On the evening of April 11, at the end of primetime, hundreds of voices counted down under their breath. Their fingers hovered over their keyboards, their eyes fixed to the screen, as they prepared to send a unified message.
The silence broke at 10 p.m., when a mass of messages flooded X, formerly known as Twitter, to celebrate the 100th episode of Station 19 (2019-2024), a spin-off of the popular drama Grey’s Anatomy (2005-present). Hundreds of tweets were posted within minutes of each other, all announcing “100 EPISODES OF STATION 19” and “#SaveStation19” to honor the milestone with the fanfare they thought it deserved.
Joyous as the commemoration was, it rang bittersweet, as fans grappled with an inescapable truth: the show’s days were numbered. ABC, Station 19’s network, announced in December 2023 that the procedural wouldn’t continue past its seventh season. News of the cancelation sparked disappointment, outrage and, for some, action.
The posts celebrating the series’ 100th episode revealed its effect on viewers. Many featured clips of Maya Bishop (Danielle Savre) and Carina DeLuca (Stefania Spampinato), one of the series’s most beloved queer relationships, alongside praise for Station 19’s queer representation.
Other tweets were more somber, with one fan writing, “100 episodes during which we laughed, cried, or were upset. 100 episodes during which we found friends, a family, a safe place. 100 episodes during which we fall in love with a cast. So we don’t want this show to stop.”

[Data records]
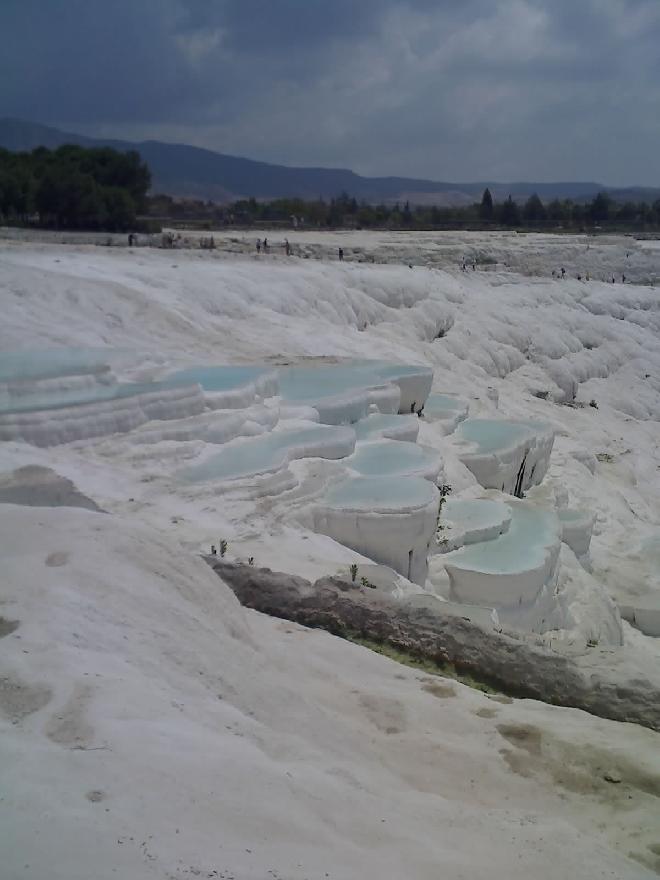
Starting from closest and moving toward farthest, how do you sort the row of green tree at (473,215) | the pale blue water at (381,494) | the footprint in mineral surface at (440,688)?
1. the footprint in mineral surface at (440,688)
2. the pale blue water at (381,494)
3. the row of green tree at (473,215)

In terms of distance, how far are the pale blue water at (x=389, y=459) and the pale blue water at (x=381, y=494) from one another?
0.75ft

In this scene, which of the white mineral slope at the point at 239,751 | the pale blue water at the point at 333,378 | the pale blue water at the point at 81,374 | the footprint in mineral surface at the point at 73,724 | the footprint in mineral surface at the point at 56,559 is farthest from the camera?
the pale blue water at the point at 333,378

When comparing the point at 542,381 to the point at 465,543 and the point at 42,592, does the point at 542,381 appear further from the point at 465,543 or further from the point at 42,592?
the point at 42,592

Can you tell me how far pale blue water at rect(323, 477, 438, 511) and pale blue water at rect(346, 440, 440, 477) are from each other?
23 centimetres

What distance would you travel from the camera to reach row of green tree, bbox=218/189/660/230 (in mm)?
34969

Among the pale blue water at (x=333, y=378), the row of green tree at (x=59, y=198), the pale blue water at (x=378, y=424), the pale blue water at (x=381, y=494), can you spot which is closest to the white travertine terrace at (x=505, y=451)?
the pale blue water at (x=378, y=424)

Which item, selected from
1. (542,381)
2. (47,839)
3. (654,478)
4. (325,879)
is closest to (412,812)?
(325,879)

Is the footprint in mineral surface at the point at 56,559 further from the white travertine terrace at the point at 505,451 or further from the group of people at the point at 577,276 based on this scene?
the group of people at the point at 577,276

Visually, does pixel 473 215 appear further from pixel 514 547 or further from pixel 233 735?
pixel 233 735

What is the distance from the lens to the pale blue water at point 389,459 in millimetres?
7176

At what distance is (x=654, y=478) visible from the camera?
42.4 ft

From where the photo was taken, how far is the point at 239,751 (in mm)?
2307

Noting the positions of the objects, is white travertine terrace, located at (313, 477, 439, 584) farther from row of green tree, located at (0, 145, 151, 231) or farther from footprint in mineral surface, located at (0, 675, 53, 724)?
row of green tree, located at (0, 145, 151, 231)

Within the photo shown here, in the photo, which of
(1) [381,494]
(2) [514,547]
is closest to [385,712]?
(1) [381,494]
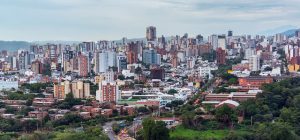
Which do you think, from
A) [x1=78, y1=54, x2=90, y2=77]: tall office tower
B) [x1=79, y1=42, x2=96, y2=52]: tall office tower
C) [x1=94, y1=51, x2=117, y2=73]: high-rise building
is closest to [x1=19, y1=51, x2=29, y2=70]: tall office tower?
[x1=94, y1=51, x2=117, y2=73]: high-rise building

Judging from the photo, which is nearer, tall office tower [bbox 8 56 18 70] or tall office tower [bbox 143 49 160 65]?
tall office tower [bbox 143 49 160 65]

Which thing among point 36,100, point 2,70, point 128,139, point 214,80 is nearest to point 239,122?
point 128,139

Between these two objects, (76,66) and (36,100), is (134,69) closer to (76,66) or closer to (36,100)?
(76,66)

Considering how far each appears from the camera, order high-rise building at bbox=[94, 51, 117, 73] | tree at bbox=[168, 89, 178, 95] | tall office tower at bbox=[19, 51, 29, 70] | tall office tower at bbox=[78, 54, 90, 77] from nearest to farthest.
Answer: tree at bbox=[168, 89, 178, 95]
tall office tower at bbox=[78, 54, 90, 77]
high-rise building at bbox=[94, 51, 117, 73]
tall office tower at bbox=[19, 51, 29, 70]

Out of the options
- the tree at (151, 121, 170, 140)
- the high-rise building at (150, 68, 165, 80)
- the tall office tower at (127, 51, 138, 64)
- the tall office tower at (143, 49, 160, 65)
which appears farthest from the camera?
the tall office tower at (143, 49, 160, 65)

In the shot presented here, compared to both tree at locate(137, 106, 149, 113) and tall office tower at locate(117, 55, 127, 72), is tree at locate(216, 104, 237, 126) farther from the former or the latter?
tall office tower at locate(117, 55, 127, 72)

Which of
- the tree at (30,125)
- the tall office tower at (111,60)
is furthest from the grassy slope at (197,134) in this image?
the tall office tower at (111,60)

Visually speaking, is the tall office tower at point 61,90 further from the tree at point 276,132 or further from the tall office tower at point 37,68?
the tall office tower at point 37,68

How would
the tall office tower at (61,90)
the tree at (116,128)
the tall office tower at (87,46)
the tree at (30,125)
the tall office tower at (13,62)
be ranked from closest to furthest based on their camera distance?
the tree at (116,128) < the tree at (30,125) < the tall office tower at (61,90) < the tall office tower at (13,62) < the tall office tower at (87,46)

● **Exercises**:
[A] According to the Station 19 article, in what month and year did ABC announce that the show would not continue past its seventh season?
[B] Rewrite the part of the Station 19 article that opens with the words containing "Joyous as the" and closes with "for some, action.", changing "outrage" to "anger".
[C] Pick up the Station 19 article where it stops and keep writing it.

● **Outputs in order**:
[A] December 2023

[B]
Joyous as the commemoration was, it rang bittersweet, as fans grappled with an inescapable truth: the show’s days were numbered. ABC, Station 19’s network, announced in December 2023 that the procedural wouldn’t continue past its seventh season. News of the cancelation sparked disappointment, anger and, for some, action.

[C]
Station 19 follows a unit of firefighters in the Seattle Fire Department, splitting runtime between the first responders’ personal and professional lives. It’s known for its candid portrayal of current events, winning a Sentinel Award last year for its coverage of systemic racism, as well as its focus on queer characters—both of which have earned the series a devout fanbase.
Members of the campaign point to the relative success of the series in recent years. Its sixth season averaged 3.86 million viewers per episode, was among the top 50 most-watched series on network TV last year, and was consistently ranked as ABC’s second-best drama (behind Grey’s). The show was well-received by critics, winning 7 GLAAD Media Awards for queer representation in addition to the Sentinel.
“That [was] the main feeling from the fandom: we thought, for once, that we were safe,” Lauren, an activist and Save Station 19 member who spoke to the Voice on the condition that she be identified only by her first name, said. “This showed, like, ‘Not at all. It doesn’t matter if your show’s doing great in the ratings; it doesn’t matter if it’s a critical success; it doesn’t matter if it’s making money; it doesn’t matter if they’ve spent money on it.’”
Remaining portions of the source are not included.